Exercise goal
From the DLD overview, return the passage starting at "Additionally, it will" and ending at "available (install RSAT).", copied word for word.

Excerpted passage

↓↓↓

DLD was written for the AD admin who either isn't sure what best practices to use to secure their domain controllers, or how best to secure their DA accounts (which do need handling. It's not enough to simply set them up and walk away).
It was not written to solve the world's AD security problems. Currently it's targeted towards DA accounts and DCs. If you don't patch your DCs or set your Enterprise Admin password to something silly, well, that's on you.
##Some examples of when to use DLD:
- You have a brand new domain and want a quick security fix.
- You want to a simple baseline check against common AD attack vectors.
- You want to improve the security posture of an existing domain.
1 and 2 are obvious, but 3 requires explanation which I'll get into shortly. First, it is important to understand the prereqs of DLD and the methodology used for remediation.
If you tell it to, DLD will make changes to your AD domain that may impact how AD interacts with your users & applications. You are prompted before any changes occur. You are responsible for what you do to your domain, not me. Please please please run this in a test domain first. You've been warned.
It is very important to understand how DLD improves the security of your environment (prior to running it - unless you just want to play around, in which case have fun! :-). DLD will modify the login abilities of your Domain Admin accounts (if you tell it to), via modification of the users' LogonWorkstations attribute. This is explained further below. It will also apply a secure Group Policy Object (GPO) to your Domain Controllers OU - again if you tell it to. If you want to see the settings in the GPO, you can download it here and import it into a test GPO object in your domain. Note that as of today the GPO has been tested on a 2008 DC. It should work with 2012 (in theory), but has not yet been tested. FYI.
When the script is run with a remediate flag is run, it creates a GPO called "DomainLockDown-DCs" and will link it to your Domain Controllers OU. This GPO is based off the Microsoft Security Compliance Manager, and also includes disabled Credential Caching.
Additionally, it will also create a fine grained password policy object and apply it to your Domain Admins:
The password policy object is configured with the following parameters:
|Minimum Password Length:||12 characters|
|Maximum Password Age:||30 Days|
|Lockout Attempts:||5 Bad Attempts in 24 Hours.|
|Minimum Password Age:||3 Days|
#####There are several prereqs:
- It must be running on a Domain Controller.
- It must run as a Domain Admin.
- The ActiveDirectory and GroupPolicy cmdlets must be available (install RSAT).
- It must be able to write files to your $env:TEMP directory. Normally this is C:\Users\USERID\AppData\Local\Temp.
(Note that a log is written for every DLD run and is saved to the current working directory.)

↑↑↑

Raw data
↓↓↓

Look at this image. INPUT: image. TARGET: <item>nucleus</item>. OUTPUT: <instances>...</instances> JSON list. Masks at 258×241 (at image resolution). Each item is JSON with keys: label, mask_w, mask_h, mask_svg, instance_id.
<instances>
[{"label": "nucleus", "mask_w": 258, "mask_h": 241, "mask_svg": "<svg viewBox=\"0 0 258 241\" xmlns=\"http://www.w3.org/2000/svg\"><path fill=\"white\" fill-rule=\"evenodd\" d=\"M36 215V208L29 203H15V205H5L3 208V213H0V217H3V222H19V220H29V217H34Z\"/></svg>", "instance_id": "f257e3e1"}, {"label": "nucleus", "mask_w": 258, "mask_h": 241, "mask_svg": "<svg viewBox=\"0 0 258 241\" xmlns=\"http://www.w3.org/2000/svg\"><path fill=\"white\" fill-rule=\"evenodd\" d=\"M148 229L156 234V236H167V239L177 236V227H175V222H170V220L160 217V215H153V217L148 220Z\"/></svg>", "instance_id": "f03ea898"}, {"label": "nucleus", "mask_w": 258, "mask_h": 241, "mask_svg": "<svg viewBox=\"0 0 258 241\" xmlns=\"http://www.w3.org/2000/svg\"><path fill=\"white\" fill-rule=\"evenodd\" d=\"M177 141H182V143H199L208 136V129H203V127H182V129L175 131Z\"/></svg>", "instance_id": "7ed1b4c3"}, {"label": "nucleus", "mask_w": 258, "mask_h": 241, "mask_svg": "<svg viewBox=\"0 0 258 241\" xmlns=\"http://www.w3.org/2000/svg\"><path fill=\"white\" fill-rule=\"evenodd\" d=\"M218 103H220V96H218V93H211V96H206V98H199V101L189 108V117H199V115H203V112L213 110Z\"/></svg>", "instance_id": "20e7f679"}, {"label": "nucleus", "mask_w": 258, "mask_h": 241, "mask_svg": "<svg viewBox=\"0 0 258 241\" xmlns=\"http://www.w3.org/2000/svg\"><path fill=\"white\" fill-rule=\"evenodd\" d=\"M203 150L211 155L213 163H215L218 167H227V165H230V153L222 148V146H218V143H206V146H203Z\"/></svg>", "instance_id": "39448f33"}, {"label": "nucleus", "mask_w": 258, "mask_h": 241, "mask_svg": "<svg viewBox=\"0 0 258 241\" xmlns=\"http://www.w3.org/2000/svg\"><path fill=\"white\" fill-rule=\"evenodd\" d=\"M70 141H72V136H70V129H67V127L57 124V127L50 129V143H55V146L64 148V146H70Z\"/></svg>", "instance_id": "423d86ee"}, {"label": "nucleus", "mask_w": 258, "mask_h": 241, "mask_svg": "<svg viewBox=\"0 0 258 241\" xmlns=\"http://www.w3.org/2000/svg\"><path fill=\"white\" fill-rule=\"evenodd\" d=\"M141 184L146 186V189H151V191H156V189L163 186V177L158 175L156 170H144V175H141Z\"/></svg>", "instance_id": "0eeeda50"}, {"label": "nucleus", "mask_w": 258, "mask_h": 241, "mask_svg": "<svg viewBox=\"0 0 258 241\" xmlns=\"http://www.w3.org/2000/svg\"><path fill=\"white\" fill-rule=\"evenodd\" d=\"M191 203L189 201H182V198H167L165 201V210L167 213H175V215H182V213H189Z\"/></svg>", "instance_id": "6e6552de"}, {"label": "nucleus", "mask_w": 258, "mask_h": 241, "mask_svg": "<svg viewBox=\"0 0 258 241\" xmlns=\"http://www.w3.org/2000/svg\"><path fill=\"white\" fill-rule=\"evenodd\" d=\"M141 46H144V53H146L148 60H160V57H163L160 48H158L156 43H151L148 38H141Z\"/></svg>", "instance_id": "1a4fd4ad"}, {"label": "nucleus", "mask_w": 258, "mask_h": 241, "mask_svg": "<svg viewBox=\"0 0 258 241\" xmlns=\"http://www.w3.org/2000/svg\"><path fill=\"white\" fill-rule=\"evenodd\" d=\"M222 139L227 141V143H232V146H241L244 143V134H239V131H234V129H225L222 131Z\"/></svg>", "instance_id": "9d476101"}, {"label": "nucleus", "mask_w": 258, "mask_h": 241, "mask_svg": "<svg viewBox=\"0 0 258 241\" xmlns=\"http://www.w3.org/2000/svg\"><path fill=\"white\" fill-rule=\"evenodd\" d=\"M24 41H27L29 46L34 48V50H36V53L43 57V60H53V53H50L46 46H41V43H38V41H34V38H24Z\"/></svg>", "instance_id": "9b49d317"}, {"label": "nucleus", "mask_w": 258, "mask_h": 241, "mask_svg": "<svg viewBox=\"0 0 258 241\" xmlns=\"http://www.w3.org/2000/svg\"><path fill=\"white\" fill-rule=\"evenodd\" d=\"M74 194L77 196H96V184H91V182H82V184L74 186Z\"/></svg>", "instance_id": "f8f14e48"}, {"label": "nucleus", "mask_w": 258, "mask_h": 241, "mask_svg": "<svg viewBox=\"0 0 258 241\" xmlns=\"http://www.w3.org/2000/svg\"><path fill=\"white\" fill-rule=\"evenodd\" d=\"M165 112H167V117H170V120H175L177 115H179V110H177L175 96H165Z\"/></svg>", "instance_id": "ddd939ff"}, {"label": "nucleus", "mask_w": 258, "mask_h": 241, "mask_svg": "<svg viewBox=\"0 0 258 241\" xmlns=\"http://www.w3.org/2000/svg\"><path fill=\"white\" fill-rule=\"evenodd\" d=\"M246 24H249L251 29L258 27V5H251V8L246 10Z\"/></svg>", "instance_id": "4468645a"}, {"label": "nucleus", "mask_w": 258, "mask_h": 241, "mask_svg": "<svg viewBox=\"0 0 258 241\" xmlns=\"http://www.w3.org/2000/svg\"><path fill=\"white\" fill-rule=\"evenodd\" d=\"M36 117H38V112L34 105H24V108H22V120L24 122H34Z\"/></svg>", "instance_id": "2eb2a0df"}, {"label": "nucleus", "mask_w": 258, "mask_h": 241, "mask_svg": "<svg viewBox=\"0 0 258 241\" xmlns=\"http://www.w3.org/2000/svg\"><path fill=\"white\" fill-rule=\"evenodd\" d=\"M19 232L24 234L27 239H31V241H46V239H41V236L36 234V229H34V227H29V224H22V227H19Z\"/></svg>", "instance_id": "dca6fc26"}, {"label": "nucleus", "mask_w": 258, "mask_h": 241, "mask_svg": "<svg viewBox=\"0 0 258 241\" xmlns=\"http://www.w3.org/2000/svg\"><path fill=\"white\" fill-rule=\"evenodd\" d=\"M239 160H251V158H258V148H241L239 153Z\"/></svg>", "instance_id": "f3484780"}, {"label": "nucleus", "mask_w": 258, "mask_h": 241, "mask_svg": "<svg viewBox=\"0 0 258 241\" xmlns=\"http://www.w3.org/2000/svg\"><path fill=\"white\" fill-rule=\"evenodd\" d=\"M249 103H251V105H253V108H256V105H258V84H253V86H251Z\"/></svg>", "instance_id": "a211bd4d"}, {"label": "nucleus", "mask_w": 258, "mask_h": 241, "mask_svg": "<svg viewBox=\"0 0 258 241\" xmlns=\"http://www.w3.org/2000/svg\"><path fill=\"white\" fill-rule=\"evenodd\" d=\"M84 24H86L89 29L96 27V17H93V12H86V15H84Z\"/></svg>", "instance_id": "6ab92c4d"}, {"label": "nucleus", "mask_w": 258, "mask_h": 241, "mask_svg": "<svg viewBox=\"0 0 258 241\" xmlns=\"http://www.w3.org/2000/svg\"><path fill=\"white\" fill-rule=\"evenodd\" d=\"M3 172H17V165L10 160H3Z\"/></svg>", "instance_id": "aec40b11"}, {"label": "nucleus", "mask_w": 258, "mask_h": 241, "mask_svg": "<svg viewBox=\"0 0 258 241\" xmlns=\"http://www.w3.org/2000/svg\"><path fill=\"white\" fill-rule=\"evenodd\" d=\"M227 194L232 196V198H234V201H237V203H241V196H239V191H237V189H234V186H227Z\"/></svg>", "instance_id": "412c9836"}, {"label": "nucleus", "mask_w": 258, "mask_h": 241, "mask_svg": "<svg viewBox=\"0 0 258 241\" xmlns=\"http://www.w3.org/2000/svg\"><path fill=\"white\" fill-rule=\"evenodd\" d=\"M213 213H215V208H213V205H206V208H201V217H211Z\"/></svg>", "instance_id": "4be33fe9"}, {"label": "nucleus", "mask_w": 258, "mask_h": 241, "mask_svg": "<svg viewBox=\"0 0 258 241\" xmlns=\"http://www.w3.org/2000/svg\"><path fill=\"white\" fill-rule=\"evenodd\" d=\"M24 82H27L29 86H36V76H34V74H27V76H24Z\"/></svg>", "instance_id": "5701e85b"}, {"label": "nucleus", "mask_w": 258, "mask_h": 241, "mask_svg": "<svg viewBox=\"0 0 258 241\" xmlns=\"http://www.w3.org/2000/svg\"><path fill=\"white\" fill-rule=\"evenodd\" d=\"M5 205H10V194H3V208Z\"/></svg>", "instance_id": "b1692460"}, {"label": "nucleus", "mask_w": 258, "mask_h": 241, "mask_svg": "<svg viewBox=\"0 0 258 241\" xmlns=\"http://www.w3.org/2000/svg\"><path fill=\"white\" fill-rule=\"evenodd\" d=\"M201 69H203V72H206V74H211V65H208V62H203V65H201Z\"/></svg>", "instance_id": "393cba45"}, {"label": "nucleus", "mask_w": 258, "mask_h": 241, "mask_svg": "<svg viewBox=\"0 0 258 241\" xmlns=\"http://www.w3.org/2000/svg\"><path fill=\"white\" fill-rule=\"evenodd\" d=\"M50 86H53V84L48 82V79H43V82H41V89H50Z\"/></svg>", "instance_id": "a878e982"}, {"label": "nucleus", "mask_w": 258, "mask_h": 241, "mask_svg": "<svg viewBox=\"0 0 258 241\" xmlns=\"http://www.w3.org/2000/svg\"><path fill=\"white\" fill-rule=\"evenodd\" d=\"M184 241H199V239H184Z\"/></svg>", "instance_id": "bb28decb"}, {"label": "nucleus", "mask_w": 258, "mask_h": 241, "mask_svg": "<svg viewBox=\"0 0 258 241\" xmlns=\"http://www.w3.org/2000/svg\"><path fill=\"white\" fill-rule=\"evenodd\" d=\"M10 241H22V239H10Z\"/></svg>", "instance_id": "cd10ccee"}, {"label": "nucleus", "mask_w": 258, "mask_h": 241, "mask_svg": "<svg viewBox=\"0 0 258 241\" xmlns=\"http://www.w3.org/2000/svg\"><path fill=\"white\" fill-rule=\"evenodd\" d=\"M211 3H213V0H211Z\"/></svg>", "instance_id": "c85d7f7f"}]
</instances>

↑↑↑

Exercise solution
Additionally, it will also create a fine grained password policy object and apply it to your Domain Admins:
The password policy object is configured with the following parameters:
|Minimum Password Length:||12 characters|
|Maximum Password Age:||30 Days|
|Lockout Attempts:||5 Bad Attempts in 24 Hours.|
|Minimum Password Age:||3 Days|
#####There are several prereqs:
- It must be running on a Domain Controller.
- It must run as a Domain Admin.
- The ActiveDirectory and GroupPolicy cmdlets must be available (install RSAT).